=== Provided passage ===
-----
Feature Article Does Akufo Addo Sleep?
JUN 20, 2022 LISTEN

“They say we are all prospering, doing very well under their economic governance. They tell us that anyone who is able to transfer more than a hundred cedis to his grandmother in the village to buy paracetamol or mosquito spray is rich and should be levied. That’s 12 dollars 55 cents, by today’s exchange rate!"

All jokes aside, the economy is running out of sight and out of control. It does not look like anyone in government knows what to do to arrest our galloping inflation. Apparently, those who know what to do are clustered in the opposition party. They have perfected the art of proffering their solutions by word of mouth on radio to the admiration of the sufferers. Yet, their theories of obfuscation pronounce them as guilty as those they are seeking to supplant.

I have lost count of the number of times petrol prices have hiked in the past few years, whether under the NDC or the NPP. Inflation for the month of May is perching at an indecent 28 percent, with the indicators predicting frightening times ahead. The cedi has never looked so helpless, hapless and miserable.

There is a crisis situation in Ghana. With the government determined to transfer the rising cost of fuel to the consumer and showing no willingness to cushion the impact of these high prices on workers who themselves are reeling from the unprecedented cost of food and utilities, you don’t need to be a prophet of doom to see no light at the end of the tunnel. Our only light is more hardship, more doom and gloom.

But our problem is bigger than the inflation itself. In a national crisis, you would expect the coming together of our best brains in a national effort to either halt or minimize the inflation and chart a path out of the calamity in which we find ourselves.
-----
=== Tasks to carry out ===
- A) Summarize the opinion piece on Ghana's economic crisis in two sentences.
- B) Pick up the opinion piece on Ghana's economic crisis after its final sentence and carry it forward.

=== Provided records ===
-----
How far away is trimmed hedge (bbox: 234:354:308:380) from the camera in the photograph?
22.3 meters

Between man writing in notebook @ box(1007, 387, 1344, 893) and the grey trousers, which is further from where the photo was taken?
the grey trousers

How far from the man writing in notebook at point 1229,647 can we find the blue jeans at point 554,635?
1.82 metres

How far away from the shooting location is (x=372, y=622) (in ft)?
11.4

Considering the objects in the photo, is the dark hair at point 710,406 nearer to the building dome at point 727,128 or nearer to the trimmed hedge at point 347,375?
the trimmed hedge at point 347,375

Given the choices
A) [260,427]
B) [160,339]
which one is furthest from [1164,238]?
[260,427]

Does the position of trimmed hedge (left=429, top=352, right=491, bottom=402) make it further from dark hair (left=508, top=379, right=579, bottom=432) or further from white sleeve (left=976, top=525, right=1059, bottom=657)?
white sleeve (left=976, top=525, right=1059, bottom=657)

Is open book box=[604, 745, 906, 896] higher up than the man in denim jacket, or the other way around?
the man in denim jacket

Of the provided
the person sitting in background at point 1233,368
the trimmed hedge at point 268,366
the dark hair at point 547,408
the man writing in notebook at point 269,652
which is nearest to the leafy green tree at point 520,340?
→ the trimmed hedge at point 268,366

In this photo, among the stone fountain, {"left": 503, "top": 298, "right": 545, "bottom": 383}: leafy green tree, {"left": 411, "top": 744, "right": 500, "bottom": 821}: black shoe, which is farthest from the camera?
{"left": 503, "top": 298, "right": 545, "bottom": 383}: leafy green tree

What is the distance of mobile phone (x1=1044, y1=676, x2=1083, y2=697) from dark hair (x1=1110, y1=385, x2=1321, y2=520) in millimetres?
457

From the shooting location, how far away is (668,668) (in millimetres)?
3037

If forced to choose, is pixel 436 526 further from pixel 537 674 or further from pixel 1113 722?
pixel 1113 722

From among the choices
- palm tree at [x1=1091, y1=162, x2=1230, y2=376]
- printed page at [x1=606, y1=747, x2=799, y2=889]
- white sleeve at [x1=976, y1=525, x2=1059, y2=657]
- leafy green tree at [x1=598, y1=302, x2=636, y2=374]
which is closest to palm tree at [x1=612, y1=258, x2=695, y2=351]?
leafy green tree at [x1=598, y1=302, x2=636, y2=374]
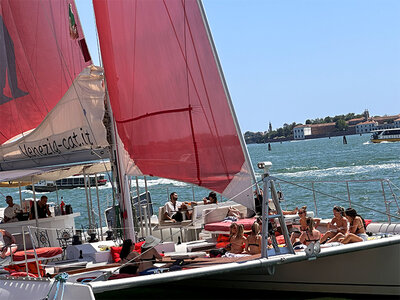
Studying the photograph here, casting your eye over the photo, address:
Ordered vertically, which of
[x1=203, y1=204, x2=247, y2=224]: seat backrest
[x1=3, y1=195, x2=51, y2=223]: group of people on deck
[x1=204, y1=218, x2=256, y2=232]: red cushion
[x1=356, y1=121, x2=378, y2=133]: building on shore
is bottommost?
[x1=204, y1=218, x2=256, y2=232]: red cushion

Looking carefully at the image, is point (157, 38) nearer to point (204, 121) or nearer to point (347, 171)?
point (204, 121)

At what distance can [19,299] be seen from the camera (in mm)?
9172

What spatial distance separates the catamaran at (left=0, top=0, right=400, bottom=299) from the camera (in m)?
9.39

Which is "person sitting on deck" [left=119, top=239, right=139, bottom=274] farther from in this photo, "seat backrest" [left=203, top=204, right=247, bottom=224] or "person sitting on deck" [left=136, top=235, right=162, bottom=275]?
"seat backrest" [left=203, top=204, right=247, bottom=224]

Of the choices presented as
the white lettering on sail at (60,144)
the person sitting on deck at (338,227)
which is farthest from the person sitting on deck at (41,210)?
the person sitting on deck at (338,227)

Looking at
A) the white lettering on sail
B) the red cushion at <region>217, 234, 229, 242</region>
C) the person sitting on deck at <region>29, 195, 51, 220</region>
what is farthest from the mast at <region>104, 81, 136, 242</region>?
the person sitting on deck at <region>29, 195, 51, 220</region>

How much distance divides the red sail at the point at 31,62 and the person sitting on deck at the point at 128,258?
612cm

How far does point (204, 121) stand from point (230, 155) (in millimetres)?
634

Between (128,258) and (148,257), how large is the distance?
0.32 meters

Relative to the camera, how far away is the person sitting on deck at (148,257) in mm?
10027

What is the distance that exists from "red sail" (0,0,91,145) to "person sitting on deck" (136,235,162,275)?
6159 millimetres

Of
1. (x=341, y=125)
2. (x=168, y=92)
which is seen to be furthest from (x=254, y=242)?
(x=341, y=125)

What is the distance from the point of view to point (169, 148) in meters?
11.0

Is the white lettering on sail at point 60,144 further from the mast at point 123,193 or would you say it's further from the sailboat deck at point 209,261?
the sailboat deck at point 209,261
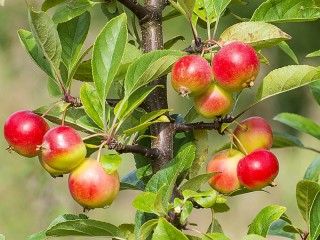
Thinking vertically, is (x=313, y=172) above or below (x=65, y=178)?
above

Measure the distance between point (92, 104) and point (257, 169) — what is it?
0.73 ft

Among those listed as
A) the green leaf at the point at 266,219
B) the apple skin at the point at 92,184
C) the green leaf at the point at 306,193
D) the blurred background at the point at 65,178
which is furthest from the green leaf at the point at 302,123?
the blurred background at the point at 65,178

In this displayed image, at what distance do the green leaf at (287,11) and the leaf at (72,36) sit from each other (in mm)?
232

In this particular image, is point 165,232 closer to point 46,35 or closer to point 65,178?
point 46,35

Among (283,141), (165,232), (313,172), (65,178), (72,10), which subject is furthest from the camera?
(65,178)

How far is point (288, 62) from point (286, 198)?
1054 millimetres

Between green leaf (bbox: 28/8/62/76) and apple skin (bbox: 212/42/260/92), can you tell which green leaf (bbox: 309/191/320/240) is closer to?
apple skin (bbox: 212/42/260/92)

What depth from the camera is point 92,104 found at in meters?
0.85

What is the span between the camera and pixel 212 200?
0.81 metres

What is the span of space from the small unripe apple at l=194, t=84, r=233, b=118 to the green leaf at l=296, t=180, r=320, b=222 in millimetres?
149

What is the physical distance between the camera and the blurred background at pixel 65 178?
9.96 ft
-----
=== Results ===
- A) The writer argues that Ghana's economy is out of control, with no one in government seeming to know how to stop inflation, while the opposition offers solutions on radio but is as guilty as those it seeks to replace. With May inflation at 28 percent, repeated fuel price hikes under both the NDC and the NPP, a miserable cedi, and a government passing rising fuel costs on to consumers, the writer sees only more hardship ahead.

- B)
But to the annoyance of independent minds, this is where our politicians seek to score cheap political points for their parties, as if the inflation on tomatoes has any respect for party colors! While the NPP is seeking to prove (unsuccessfully though) that it has managed the economy well, considering the global market forces working against its policies, the NDC remains resolutely relentless in its brutal condemnation of the NPP’s track record of incompetence in managing the affairs of the economy!

And so here again, a national crisis which requires emergency treatment at the Economic Trauma Unit (ETU) is being unambiguously politicized ─ a recourse to the old strategy of polarization as a weapon of denial and legitimacy.

So what becomes of the masses who bear the brunt of the elephant fight? We look on helplessly in sorrow and woe as our evergreen politicians lecture us on radio and on television on how well we are doing as a nation. They say we are all prospering, doing very well under their economic governance. They tell us anyone who is able to transfer more than a hundred cedis to his grandmother in the village is rich and should be levied. That’s 12 dollars 55 cents, by today’s exchange rate!

With the hurricane of hardship sweeping us helter skelter, coupled with the incorrigibly atrocious levels of unemployment in this country, I dare ask the President whether he is able to catch a good night’s sleep! This is definitely not a good time for an ordinary president. But for a great president, the challenges could be fodder for excellence and achievement.